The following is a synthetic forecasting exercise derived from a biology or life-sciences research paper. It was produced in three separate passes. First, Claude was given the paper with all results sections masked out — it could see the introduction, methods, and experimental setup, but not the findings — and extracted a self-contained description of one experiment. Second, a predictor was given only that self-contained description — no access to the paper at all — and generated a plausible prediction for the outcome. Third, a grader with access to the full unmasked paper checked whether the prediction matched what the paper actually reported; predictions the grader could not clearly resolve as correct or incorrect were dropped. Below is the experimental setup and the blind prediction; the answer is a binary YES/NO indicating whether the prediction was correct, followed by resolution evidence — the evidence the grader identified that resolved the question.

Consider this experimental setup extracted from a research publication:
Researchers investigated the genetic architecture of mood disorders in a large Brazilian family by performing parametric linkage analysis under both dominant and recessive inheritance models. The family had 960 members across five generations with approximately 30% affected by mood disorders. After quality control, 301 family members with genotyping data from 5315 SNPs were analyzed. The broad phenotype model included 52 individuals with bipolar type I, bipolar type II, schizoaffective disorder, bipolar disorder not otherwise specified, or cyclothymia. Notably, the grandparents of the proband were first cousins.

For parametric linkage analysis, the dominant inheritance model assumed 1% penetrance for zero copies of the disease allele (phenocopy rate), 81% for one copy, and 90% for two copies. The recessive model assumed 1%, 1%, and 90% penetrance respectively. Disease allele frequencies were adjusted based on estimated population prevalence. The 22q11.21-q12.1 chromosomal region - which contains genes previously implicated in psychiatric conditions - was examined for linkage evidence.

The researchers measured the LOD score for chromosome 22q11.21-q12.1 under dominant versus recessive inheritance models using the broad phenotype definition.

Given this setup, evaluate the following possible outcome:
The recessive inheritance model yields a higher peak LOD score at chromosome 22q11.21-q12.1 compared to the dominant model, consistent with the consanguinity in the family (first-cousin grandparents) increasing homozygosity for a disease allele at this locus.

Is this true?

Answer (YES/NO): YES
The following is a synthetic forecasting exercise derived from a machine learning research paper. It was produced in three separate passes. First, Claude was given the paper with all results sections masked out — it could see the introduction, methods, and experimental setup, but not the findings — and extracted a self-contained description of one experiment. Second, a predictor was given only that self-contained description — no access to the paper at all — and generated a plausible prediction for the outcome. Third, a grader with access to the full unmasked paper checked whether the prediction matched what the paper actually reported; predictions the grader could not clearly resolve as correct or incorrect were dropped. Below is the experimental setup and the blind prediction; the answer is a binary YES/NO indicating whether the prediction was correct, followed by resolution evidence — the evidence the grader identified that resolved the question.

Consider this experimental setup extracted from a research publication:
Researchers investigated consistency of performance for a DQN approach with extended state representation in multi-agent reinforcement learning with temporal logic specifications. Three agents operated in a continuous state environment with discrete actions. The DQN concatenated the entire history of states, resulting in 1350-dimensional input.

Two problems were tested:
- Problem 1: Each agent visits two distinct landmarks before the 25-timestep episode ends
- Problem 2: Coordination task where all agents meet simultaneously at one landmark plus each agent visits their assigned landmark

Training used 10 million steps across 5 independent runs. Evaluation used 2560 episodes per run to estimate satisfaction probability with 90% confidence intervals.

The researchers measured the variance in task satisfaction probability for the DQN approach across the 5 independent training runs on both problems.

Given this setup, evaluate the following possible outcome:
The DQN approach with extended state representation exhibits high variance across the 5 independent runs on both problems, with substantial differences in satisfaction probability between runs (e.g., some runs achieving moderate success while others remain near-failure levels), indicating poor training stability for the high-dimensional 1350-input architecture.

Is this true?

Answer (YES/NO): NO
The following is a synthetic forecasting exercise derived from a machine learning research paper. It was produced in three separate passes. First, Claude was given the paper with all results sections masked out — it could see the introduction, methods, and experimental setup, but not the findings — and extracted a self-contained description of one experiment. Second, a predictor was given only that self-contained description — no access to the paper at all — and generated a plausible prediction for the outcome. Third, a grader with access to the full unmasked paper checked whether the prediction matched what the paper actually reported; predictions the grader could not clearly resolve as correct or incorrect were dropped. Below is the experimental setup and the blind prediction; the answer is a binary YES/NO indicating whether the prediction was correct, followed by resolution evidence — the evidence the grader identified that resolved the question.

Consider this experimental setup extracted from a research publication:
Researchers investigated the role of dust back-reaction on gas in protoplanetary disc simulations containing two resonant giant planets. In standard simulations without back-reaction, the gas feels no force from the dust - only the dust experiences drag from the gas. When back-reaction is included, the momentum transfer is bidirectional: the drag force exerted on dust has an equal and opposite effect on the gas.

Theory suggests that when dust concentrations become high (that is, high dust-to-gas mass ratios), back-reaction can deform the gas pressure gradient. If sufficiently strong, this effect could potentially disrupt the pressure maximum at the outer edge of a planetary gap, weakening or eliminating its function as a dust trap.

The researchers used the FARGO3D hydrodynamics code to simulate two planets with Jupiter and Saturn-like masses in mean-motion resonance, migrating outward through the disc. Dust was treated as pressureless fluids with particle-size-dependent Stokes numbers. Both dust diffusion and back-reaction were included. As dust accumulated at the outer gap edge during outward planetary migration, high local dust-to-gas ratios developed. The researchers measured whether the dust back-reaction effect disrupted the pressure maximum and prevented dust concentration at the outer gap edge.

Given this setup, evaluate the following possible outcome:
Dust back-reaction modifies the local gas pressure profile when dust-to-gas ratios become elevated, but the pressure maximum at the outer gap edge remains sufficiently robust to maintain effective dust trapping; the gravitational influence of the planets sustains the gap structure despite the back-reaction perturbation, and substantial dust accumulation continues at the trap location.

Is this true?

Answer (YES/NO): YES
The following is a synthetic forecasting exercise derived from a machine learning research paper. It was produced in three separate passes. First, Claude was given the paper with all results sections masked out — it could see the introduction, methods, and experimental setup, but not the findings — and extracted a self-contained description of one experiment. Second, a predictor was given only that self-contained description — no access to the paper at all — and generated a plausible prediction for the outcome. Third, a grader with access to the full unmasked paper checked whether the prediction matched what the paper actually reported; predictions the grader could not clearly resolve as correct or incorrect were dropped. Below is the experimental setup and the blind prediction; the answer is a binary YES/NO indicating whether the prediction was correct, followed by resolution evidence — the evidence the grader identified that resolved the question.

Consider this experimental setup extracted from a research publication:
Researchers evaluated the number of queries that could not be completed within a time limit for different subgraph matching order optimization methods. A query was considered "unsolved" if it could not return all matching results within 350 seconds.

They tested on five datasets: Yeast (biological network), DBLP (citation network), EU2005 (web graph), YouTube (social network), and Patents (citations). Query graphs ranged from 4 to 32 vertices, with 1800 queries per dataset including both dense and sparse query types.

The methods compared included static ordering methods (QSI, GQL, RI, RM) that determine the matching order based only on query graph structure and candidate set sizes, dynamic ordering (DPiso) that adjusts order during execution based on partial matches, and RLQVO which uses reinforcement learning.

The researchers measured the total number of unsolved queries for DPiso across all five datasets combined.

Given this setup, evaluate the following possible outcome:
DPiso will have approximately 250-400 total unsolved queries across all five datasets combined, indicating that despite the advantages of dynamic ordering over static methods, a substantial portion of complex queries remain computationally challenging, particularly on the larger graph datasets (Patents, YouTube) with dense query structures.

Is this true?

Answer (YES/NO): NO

-------

→ **Work task**: An exact copy of every entry is required.

→ **Response to the exercise**:
The following is a synthetic forecasting exercise derived from a biology or life-sciences research paper. It was produced in three separate passes. First, Claude was given the paper with all results sections masked out — it could see the introduction, methods, and experimental setup, but not the findings — and extracted a self-contained description of one experiment. Second, a predictor was given only that self-contained description — no access to the paper at all — and generated a plausible prediction for the outcome. Third, a grader with access to the full unmasked paper checked whether the prediction matched what the paper actually reported; predictions the grader could not clearly resolve as correct or incorrect were dropped. Below is the experimental setup and the blind prediction; the answer is a binary YES/NO indicating whether the prediction was correct, followed by resolution evidence — the evidence the grader identified that resolved the question.

Consider this experimental setup extracted from a research publication:
Researchers investigated the genetic architecture of mood disorders in a large Brazilian family by performing parametric linkage analysis under both dominant and recessive inheritance models. The family had 960 members across five generations with approximately 30% affected by mood disorders. After quality control, 301 family members with genotyping data from 5315 SNPs were analyzed. The broad phenotype model included 52 individuals with bipolar type I, bipolar type II, schizoaffective disorder, bipolar disorder not otherwise specified, or cyclothymia. Notably, the grandparents of the proband were first cousins.

For parametric linkage analysis, the dominant inheritance model assumed 1% penetrance for zero copies of the disease allele (phenocopy rate), 81% for one copy, and 90% for two copies. The recessive model assumed 1%, 1%, and 90% penetrance respectively. Disease allele frequencies were adjusted based on estimated population prevalence. The 22q11.21-q12.1 chromosomal region - which contains genes previously implicated in psychiatric conditions - was examined for linkage evidence.

The researchers measured the LOD score for chromosome 22q11.21-q12.1 under dominant versus recessive inheritance models using the broad phenotype definition.

Given this setup, evaluate the following possible outcome:
The recessive inheritance model yields a higher peak LOD score at chromosome 22q11.21-q12.1 compared to the dominant model, consistent with the consanguinity in the family (first-cousin grandparents) increasing homozygosity for a disease allele at this locus.

Is this true?

Answer (YES/NO): YES
The following is a synthetic forecasting exercise derived from a machine learning research paper. It was produced in three separate passes. First, Claude was given the paper with all results sections masked out — it could see the introduction, methods, and experimental setup, but not the findings — and extracted a self-contained description of one experiment. Second, a predictor was given only that self-contained description — no access to the paper at all — and generated a plausible prediction for the outcome. Third, a grader with access to the full unmasked paper checked whether the prediction matched what the paper actually reported; predictions the grader could not clearly resolve as correct or incorrect were dropped. Below is the experimental setup and the blind prediction; the answer is a binary YES/NO indicating whether the prediction was correct, followed by resolution evidence — the evidence the grader identified that resolved the question.

Consider this experimental setup extracted from a research publication:
Researchers investigated consistency of performance for a DQN approach with extended state representation in multi-agent reinforcement learning with temporal logic specifications. Three agents operated in a continuous state environment with discrete actions. The DQN concatenated the entire history of states, resulting in 1350-dimensional input.

Two problems were tested:
- Problem 1: Each agent visits two distinct landmarks before the 25-timestep episode ends
- Problem 2: Coordination task where all agents meet simultaneously at one landmark plus each agent visits their assigned landmark

Training used 10 million steps across 5 independent runs. Evaluation used 2560 episodes per run to estimate satisfaction probability with 90% confidence intervals.

The researchers measured the variance in task satisfaction probability for the DQN approach across the 5 independent training runs on both problems.

Given this setup, evaluate the following possible outcome:
The DQN approach with extended state representation exhibits high variance across the 5 independent runs on both problems, with substantial differences in satisfaction probability between runs (e.g., some runs achieving moderate success while others remain near-failure levels), indicating poor training stability for the high-dimensional 1350-input architecture.

Is this true?

Answer (YES/NO): NO
The following is a synthetic forecasting exercise derived from a machine learning research paper. It was produced in three separate passes. First, Claude was given the paper with all results sections masked out — it could see the introduction, methods, and experimental setup, but not the findings — and extracted a self-contained description of one experiment. Second, a predictor was given only that self-contained description — no access to the paper at all — and generated a plausible prediction for the outcome. Third, a grader with access to the full unmasked paper checked whether the prediction matched what the paper actually reported; predictions the grader could not clearly resolve as correct or incorrect were dropped. Below is the experimental setup and the blind prediction; the answer is a binary YES/NO indicating whether the prediction was correct, followed by resolution evidence — the evidence the grader identified that resolved the question.

Consider this experimental setup extracted from a research publication:
Researchers investigated the role of dust back-reaction on gas in protoplanetary disc simulations containing two resonant giant planets. In standard simulations without back-reaction, the gas feels no force from the dust - only the dust experiences drag from the gas. When back-reaction is included, the momentum transfer is bidirectional: the drag force exerted on dust has an equal and opposite effect on the gas.

Theory suggests that when dust concentrations become high (that is, high dust-to-gas mass ratios), back-reaction can deform the gas pressure gradient. If sufficiently strong, this effect could potentially disrupt the pressure maximum at the outer edge of a planetary gap, weakening or eliminating its function as a dust trap.

The researchers used the FARGO3D hydrodynamics code to simulate two planets with Jupiter and Saturn-like masses in mean-motion resonance, migrating outward through the disc. Dust was treated as pressureless fluids with particle-size-dependent Stokes numbers. Both dust diffusion and back-reaction were included. As dust accumulated at the outer gap edge during outward planetary migration, high local dust-to-gas ratios developed. The researchers measured whether the dust back-reaction effect disrupted the pressure maximum and prevented dust concentration at the outer gap edge.

Given this setup, evaluate the following possible outcome:
Dust back-reaction modifies the local gas pressure profile when dust-to-gas ratios become elevated, but the pressure maximum at the outer gap edge remains sufficiently robust to maintain effective dust trapping; the gravitational influence of the planets sustains the gap structure despite the back-reaction perturbation, and substantial dust accumulation continues at the trap location.

Is this true?

Answer (YES/NO): YES
The following is a synthetic forecasting exercise derived from a machine learning research paper. It was produced in three separate passes. First, Claude was given the paper with all results sections masked out — it could see the introduction, methods, and experimental setup, but not the findings — and extracted a self-contained description of one experiment. Second, a predictor was given only that self-contained description — no access to the paper at all — and generated a plausible prediction for the outcome. Third, a grader with access to the full unmasked paper checked whether the prediction matched what the paper actually reported; predictions the grader could not clearly resolve as correct or incorrect were dropped. Below is the experimental setup and the blind prediction; the answer is a binary YES/NO indicating whether the prediction was correct, followed by resolution evidence — the evidence the grader identified that resolved the question.

Consider this experimental setup extracted from a research publication:
Researchers evaluated the number of queries that could not be completed within a time limit for different subgraph matching order optimization methods. A query was considered "unsolved" if it could not return all matching results within 350 seconds.

They tested on five datasets: Yeast (biological network), DBLP (citation network), EU2005 (web graph), YouTube (social network), and Patents (citations). Query graphs ranged from 4 to 32 vertices, with 1800 queries per dataset including both dense and sparse query types.

The methods compared included static ordering methods (QSI, GQL, RI, RM) that determine the matching order based only on query graph structure and candidate set sizes, dynamic ordering (DPiso) that adjusts order during execution based on partial matches, and RLQVO which uses reinforcement learning.

The researchers measured the total number of unsolved queries for DPiso across all five datasets combined.

Given this setup, evaluate the following possible outcome:
DPiso will have approximately 250-400 total unsolved queries across all five datasets combined, indicating that despite the advantages of dynamic ordering over static methods, a substantial portion of complex queries remain computationally challenging, particularly on the larger graph datasets (Patents, YouTube) with dense query structures.

Is this true?

Answer (YES/NO): NO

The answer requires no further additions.